Between 1914 and 1926, roper, rider, and actress Bessie Barriscale dazzled silent film fans in a series of fast paced Westerns. Movie audiences were fascinated with the versatile and beautiful star’s ability to outsmart and outshoot the outlaws in pictures such as The Bells of Austi and The Gambler’s Pal. 

Named Elizabeth Mary Barriscale at birth in New York City, she came to San Francisco with her family as a child and made her stage debut at the age of eight at the Baldwin Theatre. For three years beginning in 1905, she toured the United States and England in the play Mrs. Wiggs of the Cabbage Patch, playing the role of Lovey Mary. During the tour, the attractive blonde actress married Howard C. Hickman, actor, director, and author. 

Late in 1907, she starred in The Bird of Paradise at the Alcatraz Theatre where she remained a favorite in later plays. In 1912, she and her husband went to Los Angeles where she made her silent film debut as Juanita in Rose of the Rancho. The Western picture was based on a play by David Belasco and Richard Walton Tully and was directed by Cecil B. DeMille. Bessie’s character was the feisty love interest of a government agent sent to help California landowners battle with an unscrupulous banker threatening to take over the territory. The film cost $16,988 to make and grossed $87,028 in 1914. 

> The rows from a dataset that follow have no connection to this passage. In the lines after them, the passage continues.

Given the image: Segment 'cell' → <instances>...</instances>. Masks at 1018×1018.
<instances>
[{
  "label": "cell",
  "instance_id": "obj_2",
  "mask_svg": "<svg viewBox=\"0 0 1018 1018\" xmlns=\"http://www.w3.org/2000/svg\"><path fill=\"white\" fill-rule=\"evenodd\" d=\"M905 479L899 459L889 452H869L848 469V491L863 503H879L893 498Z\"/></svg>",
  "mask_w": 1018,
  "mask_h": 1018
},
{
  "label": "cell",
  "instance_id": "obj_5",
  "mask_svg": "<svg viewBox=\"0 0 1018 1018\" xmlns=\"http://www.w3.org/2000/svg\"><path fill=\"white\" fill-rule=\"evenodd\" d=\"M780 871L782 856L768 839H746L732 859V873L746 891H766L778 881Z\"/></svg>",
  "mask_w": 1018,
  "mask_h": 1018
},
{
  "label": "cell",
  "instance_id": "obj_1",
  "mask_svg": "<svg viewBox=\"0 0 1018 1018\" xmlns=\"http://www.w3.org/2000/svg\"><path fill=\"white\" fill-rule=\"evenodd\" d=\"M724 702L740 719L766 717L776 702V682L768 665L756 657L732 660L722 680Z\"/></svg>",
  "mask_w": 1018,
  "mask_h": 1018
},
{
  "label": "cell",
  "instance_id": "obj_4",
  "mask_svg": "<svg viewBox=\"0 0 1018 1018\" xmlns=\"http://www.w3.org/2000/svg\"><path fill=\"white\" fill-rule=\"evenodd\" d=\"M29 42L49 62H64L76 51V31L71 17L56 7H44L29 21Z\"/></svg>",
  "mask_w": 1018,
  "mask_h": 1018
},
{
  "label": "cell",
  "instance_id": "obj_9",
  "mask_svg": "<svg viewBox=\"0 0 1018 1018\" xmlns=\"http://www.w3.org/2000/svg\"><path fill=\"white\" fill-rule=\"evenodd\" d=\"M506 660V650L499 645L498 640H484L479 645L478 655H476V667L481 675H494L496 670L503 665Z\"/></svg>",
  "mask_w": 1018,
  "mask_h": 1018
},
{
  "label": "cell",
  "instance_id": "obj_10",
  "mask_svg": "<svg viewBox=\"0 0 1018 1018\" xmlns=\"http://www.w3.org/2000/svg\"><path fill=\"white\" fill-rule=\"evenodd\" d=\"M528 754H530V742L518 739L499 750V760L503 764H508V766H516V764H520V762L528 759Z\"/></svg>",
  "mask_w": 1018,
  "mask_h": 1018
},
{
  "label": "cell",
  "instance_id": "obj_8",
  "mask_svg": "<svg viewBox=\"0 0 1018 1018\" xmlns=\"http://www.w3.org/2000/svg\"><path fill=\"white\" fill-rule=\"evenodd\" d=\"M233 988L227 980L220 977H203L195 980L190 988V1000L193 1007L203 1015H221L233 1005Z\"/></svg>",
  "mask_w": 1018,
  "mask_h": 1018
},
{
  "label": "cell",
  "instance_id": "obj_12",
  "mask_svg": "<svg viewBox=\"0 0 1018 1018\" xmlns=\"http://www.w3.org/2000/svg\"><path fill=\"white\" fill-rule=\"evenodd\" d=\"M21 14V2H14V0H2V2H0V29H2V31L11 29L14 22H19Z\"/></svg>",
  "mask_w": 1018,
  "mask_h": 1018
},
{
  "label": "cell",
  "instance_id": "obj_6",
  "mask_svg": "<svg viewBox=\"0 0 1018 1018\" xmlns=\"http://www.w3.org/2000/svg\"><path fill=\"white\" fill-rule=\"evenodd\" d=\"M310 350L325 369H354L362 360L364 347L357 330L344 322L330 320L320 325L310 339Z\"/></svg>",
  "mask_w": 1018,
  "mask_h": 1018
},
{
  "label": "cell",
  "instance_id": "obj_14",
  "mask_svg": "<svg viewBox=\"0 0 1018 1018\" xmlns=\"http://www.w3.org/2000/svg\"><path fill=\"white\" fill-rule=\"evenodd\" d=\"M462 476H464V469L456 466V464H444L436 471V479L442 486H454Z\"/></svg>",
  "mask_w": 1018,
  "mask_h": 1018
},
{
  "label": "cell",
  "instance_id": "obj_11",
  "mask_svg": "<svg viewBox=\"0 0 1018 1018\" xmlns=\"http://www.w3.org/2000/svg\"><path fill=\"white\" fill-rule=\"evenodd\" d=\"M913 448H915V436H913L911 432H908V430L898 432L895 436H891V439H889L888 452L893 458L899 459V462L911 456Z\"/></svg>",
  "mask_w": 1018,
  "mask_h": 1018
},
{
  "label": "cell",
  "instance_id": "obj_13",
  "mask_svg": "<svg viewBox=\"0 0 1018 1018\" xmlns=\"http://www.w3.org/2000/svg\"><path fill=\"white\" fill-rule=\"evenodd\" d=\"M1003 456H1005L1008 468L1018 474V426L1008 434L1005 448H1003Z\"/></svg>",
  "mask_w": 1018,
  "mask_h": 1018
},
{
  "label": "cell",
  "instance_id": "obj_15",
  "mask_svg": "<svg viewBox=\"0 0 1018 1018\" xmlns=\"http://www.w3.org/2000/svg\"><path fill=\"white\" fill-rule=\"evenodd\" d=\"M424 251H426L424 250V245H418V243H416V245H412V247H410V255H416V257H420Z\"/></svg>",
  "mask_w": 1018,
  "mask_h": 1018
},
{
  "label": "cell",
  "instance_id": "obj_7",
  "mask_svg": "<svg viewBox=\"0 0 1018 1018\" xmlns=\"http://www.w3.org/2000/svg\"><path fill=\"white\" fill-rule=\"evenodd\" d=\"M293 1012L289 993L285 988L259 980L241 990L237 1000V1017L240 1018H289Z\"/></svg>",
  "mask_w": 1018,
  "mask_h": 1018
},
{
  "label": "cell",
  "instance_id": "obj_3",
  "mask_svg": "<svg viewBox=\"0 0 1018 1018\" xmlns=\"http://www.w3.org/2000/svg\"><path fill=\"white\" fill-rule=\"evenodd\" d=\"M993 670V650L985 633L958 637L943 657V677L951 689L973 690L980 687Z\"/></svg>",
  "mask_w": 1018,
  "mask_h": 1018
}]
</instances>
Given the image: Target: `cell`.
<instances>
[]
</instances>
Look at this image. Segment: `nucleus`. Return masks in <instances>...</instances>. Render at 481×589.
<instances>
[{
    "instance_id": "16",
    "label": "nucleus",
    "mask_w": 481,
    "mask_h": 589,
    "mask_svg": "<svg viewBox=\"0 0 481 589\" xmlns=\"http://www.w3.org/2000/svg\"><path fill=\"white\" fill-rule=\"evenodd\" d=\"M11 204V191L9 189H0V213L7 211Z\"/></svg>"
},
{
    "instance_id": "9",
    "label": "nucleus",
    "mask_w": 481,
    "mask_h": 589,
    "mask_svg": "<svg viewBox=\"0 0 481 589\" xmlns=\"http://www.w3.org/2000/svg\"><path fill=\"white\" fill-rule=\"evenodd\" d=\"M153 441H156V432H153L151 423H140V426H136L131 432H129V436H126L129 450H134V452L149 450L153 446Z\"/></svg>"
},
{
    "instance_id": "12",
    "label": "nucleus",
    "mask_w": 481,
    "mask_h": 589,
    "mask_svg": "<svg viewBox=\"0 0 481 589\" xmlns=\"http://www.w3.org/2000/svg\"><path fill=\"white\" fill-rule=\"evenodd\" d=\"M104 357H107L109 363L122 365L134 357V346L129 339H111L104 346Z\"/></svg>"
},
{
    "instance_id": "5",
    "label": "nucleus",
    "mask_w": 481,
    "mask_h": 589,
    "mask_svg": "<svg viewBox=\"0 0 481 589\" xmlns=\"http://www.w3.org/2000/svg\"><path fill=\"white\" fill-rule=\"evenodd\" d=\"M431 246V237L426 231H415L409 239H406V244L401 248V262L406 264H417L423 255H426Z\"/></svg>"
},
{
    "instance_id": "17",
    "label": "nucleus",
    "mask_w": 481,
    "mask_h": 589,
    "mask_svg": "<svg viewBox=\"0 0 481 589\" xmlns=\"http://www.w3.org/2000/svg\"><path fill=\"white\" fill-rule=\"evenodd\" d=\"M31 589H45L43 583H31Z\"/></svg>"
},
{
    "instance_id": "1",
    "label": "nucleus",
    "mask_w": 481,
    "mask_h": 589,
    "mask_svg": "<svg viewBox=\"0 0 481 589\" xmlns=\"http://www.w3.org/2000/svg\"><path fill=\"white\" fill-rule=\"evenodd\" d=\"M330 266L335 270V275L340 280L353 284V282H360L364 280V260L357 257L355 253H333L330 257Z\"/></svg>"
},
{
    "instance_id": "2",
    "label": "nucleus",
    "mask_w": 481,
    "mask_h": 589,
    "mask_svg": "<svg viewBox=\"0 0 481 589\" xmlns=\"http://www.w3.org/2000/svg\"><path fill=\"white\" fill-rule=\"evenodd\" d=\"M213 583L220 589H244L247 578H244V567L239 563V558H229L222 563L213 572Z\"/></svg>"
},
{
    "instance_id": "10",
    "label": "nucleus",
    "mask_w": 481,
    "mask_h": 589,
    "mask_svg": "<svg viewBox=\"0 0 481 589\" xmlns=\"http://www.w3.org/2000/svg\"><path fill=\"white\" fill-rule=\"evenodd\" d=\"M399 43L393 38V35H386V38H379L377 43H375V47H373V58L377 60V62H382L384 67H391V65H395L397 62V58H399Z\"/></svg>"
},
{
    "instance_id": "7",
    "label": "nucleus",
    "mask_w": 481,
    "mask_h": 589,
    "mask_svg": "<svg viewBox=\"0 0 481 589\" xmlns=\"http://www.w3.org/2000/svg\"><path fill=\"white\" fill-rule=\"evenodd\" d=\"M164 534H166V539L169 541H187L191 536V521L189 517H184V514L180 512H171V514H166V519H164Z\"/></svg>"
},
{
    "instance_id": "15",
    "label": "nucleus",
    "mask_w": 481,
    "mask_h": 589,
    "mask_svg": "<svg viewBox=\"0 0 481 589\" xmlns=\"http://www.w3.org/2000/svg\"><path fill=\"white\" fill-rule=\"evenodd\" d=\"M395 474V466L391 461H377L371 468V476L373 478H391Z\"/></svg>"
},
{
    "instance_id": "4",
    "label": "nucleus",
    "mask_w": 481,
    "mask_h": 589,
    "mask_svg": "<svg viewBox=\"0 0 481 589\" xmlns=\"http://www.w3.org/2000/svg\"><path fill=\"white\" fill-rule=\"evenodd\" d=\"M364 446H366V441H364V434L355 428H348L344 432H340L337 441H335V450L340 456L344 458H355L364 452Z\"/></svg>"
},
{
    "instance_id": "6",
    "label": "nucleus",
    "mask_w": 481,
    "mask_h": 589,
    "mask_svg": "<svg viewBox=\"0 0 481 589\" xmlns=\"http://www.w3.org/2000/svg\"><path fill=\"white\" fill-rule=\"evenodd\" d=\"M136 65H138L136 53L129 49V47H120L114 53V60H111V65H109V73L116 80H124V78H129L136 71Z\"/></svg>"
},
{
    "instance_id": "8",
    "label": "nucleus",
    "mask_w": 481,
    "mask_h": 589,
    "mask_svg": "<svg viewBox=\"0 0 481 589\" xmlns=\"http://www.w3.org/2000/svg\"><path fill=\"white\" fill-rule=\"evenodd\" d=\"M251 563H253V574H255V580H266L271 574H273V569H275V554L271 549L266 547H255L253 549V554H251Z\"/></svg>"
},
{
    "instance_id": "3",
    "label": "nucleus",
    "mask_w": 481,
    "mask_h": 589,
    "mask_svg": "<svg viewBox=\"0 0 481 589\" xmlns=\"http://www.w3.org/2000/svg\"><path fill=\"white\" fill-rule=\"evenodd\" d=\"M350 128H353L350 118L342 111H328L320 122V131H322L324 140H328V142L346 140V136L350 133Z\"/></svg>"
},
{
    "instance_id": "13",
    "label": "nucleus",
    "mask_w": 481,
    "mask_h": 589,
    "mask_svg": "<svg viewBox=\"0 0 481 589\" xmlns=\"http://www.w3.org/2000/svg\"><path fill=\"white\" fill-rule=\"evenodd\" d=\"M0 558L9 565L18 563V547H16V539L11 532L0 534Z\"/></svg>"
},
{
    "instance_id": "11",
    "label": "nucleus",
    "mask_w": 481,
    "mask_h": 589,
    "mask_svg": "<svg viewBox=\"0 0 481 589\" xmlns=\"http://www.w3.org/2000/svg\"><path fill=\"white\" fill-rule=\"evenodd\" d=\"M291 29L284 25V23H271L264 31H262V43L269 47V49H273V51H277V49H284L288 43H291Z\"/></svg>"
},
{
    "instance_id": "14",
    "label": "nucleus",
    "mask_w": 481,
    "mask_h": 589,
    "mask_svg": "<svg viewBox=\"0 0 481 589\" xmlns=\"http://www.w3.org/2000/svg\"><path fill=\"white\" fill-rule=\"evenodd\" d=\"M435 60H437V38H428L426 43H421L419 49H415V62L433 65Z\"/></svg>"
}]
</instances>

One of Bessie’s most popular films was Two-Gun Betty. The immensely talented cowgirl actress was able to show her incredible range in the tongue-in-cheek comedy Western. The premise was an inspired and unique one in 1918. Hoping to win a bet, Betty Craig (Barriscale) disguises herself as a man and lands a job as a ranch hand on the spread owned by her best friend's brother, Jack Kennedy. It doesn't take long for Kennedy and the other cowboys to see through Betty's masquerade, but they don't let on that they know that "he" is a "she", and Betty becomes convinced that she has pulled off her deception. Betty and Jack inevitably fall in love and plan to get married, but first Jack must rescue Betty from a gang of desperadoes who don't want to play along with her little game. Two-Gun Betty was directed by her Howard Hickman, produced by Robert Brunton, and distributed by Pathe Exchange. 

Bessie and her husband left Hollywood in 1919 and crisscrossed the country for eight years on the Keith-Orpheum vaudeville circuit. The pair performed comedy skits with Bessie adding in rope tricks when appropriate. Following the Hickmans’ retirement in 1927, the couple lived in Los Angeles before moving to Marin County in 1945. Howard died in 1949. Bessie died in 1965 at the age of eighty-one.